**Records to process**
___

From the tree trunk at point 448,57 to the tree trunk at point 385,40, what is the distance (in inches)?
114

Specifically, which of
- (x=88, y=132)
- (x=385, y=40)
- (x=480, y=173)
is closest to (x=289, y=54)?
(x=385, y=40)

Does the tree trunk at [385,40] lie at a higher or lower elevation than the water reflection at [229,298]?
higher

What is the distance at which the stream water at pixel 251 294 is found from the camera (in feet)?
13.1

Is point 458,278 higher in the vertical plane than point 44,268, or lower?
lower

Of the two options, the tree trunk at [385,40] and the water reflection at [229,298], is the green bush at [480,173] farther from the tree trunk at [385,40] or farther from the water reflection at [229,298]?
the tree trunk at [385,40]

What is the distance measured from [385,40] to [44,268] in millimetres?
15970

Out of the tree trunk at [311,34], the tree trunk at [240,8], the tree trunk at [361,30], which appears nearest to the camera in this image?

___

**What you need to do**
Present every line of the listing above as a numbered list, leaving out the blank lines.

**Answer to this task**
1. From the tree trunk at point 448,57 to the tree trunk at point 385,40, what is the distance (in inches)?
2. 114
3. Specifically, which of
4. - (x=88, y=132)
5. - (x=385, y=40)
6. - (x=480, y=173)
7. is closest to (x=289, y=54)?
8. (x=385, y=40)
9. Does the tree trunk at [385,40] lie at a higher or lower elevation than the water reflection at [229,298]?
10. higher
11. What is the distance at which the stream water at pixel 251 294 is found from the camera (in feet)?
12. 13.1
13. Is point 458,278 higher in the vertical plane than point 44,268, or lower?
14. lower
15. Of the two options, the tree trunk at [385,40] and the water reflection at [229,298], is the green bush at [480,173] farther from the tree trunk at [385,40] or farther from the water reflection at [229,298]?
16. the tree trunk at [385,40]
17. What is the distance measured from [385,40] to [44,268] in millimetres?
18. 15970
19. Out of the tree trunk at [311,34], the tree trunk at [240,8], the tree trunk at [361,30], which appears nearest to the camera in this image?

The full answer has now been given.